EEG-based 90-Degree Turn Intention Detection for Brain-Computer Interface
Pradyot Anand, Anant Jain, Suriya Prakash Muthukrishnan, Shubhendu Bhasin, Sitikantha Roy, Lalan Kumar
TL;DR
The paper addresses pre-event turn-intention detection for lower-limb movement using EEG signals. It proposes a complete pipeline—from preprocessing and source localization to feature extraction with Hjorth-based and statistical features, feature selection via Random Forest, and classification with XGBoost, Gradient Boosting, and SVM—evaluated on data from nine participants collected with 31-channel EEG and IMU kinematics. The SVM with a window of $[-1.5,0]$ seconds achieves the best mean metrics, $ACC=81.23\%$, $PR=85.35\%$, and $REC=83.92\%$, and the study demonstrates feasibility of detecting turn intentions up to approximately $250$ ms before onset using pre-movement EEG. Key contributions include demonstrating pre-event decoding for left/right turns and straight walking, applying sLORETA for brain-source insights, and showing that a compact feature set (50 features) suffices after RF-based selection. The work has practical implications for proactive BCI control of assistive devices and gait rehabilitation, highlighting the potential for real-time, pre-movement intention decoding in mobile or non-laboratory settings.
Abstract
Electroencephalography (EEG)--based turn intention prediction for lower limb movement is important to build an efficient brain-computer interface (BCI) system. This study investigates the feasibility of intention detection of left-turn, right-turn, and straight walk by utilizing EEG signals obtained before the event occurrence.
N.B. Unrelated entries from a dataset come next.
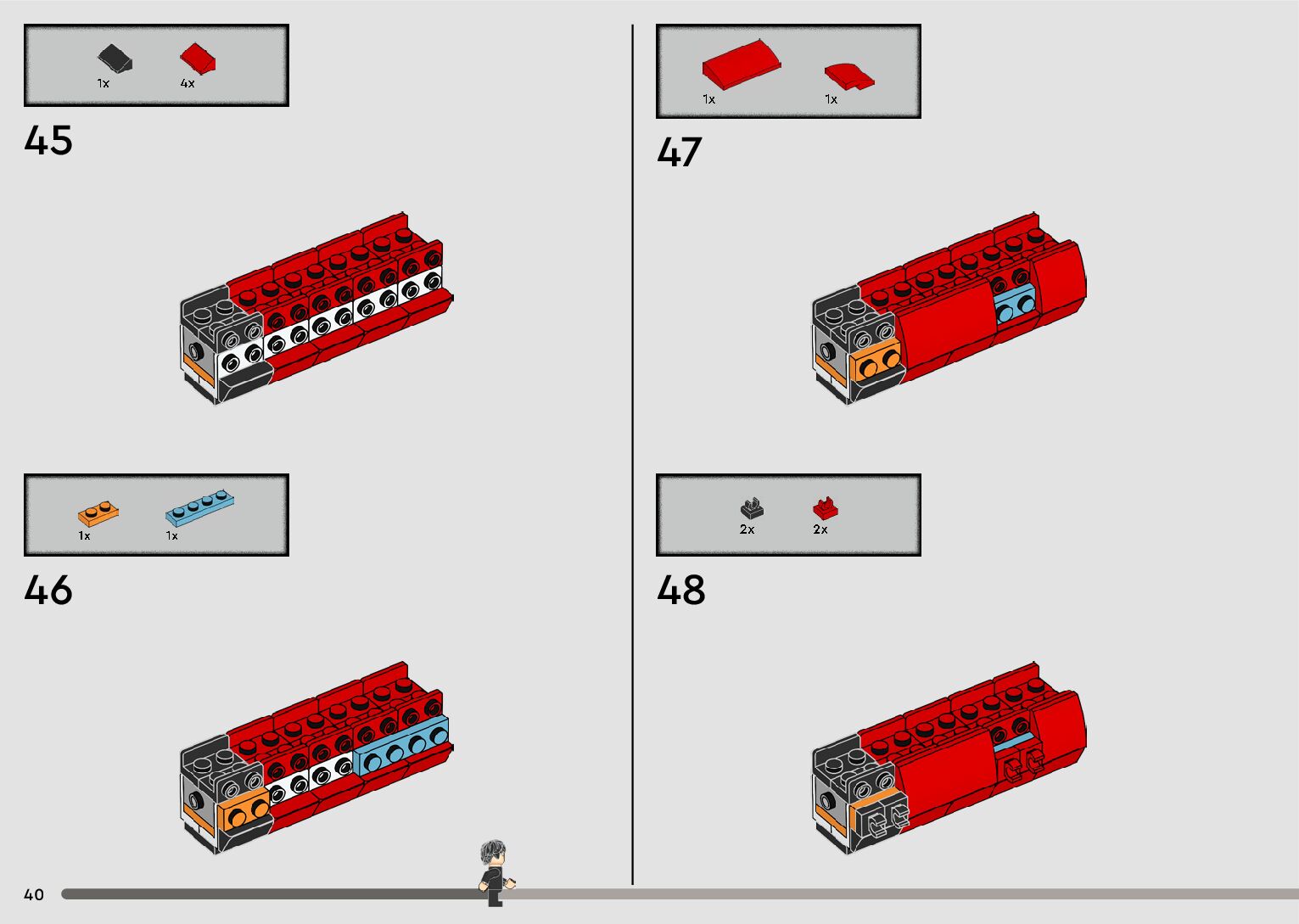 1x 4x

45

1x 1x

46

1x 1x

47

2x 2x

48

40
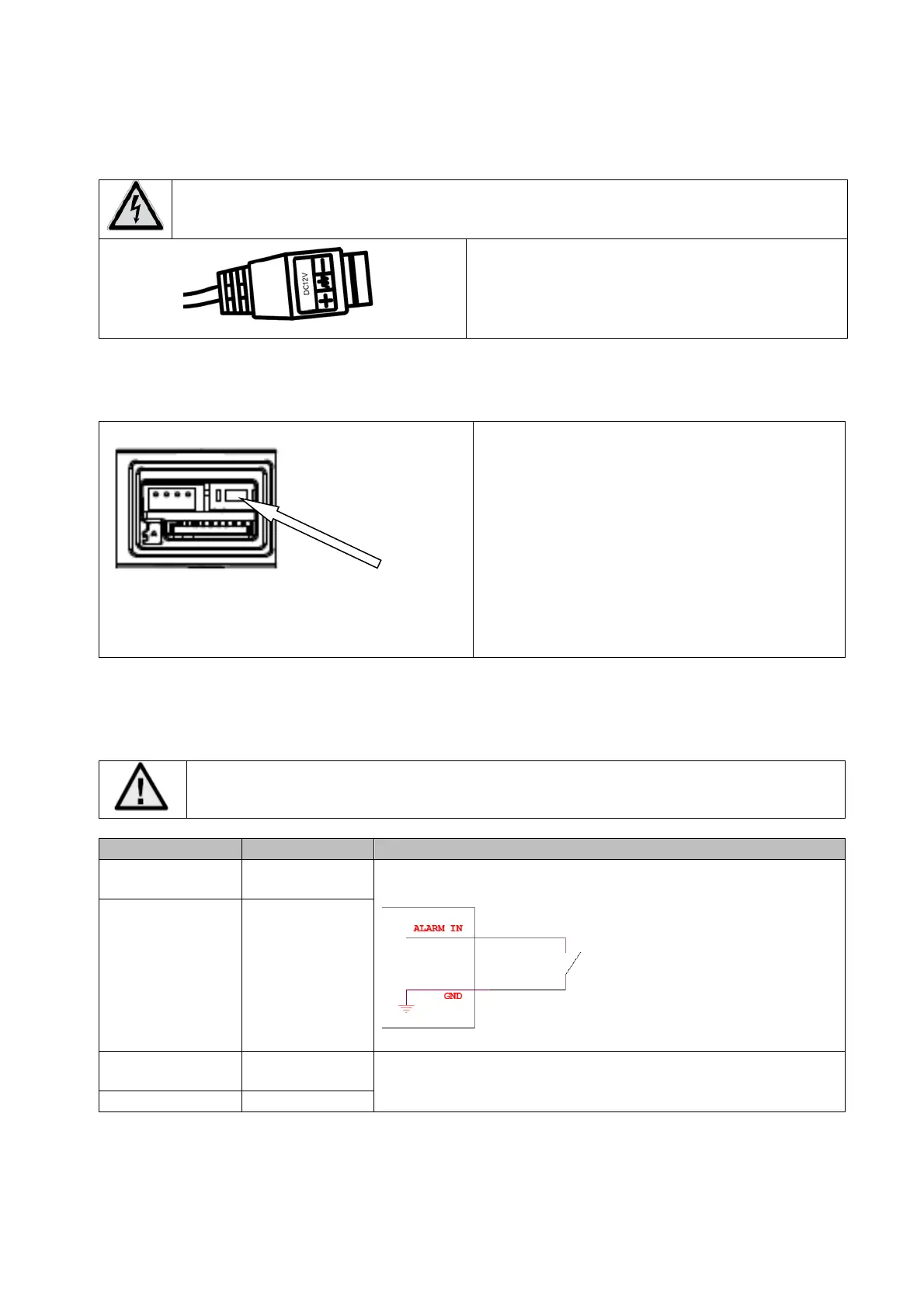 DC12V

ALARM IN

GND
Synchronous data was collected using 31-channel EEG and IMU-based motion capture systems for nine healthy participants while performing left-turn, right-turn, and straight walk movements. EEG data was preprocessed with steps including Artifact Subspace Reconstruction (ASR), re-referencing, and Independent Component Analysis (ICA) to remove data noise. Feature extraction from the preprocessed EEG data involved computing various statistical measures (mean, median, standard deviation, skew, and kurtosis), and Hjorth parameters (activity, mobility, and complexity). Further, the feature selection was performed using the Random forest algorithm for the dimensionality reduction. The feature set obtained was utilized for 3-class classification using XG boost, gradient boosting, and support vector machine (SVM) with RBF kernel classifiers in a five-fold cross-validation scheme. Using the proposed intention detection methodology, the SVM classifier using an EEG window of 1.5 s and 0 s time-lag has the best decoding performance with mean accuracy, precision, and recall of 81.23%, 85.35%, and 83.92%, respectively, across the nine participants. The decoding analysis shows the feasibility of turn intention prediction for lower limb movement using the EEG signal before the event onset.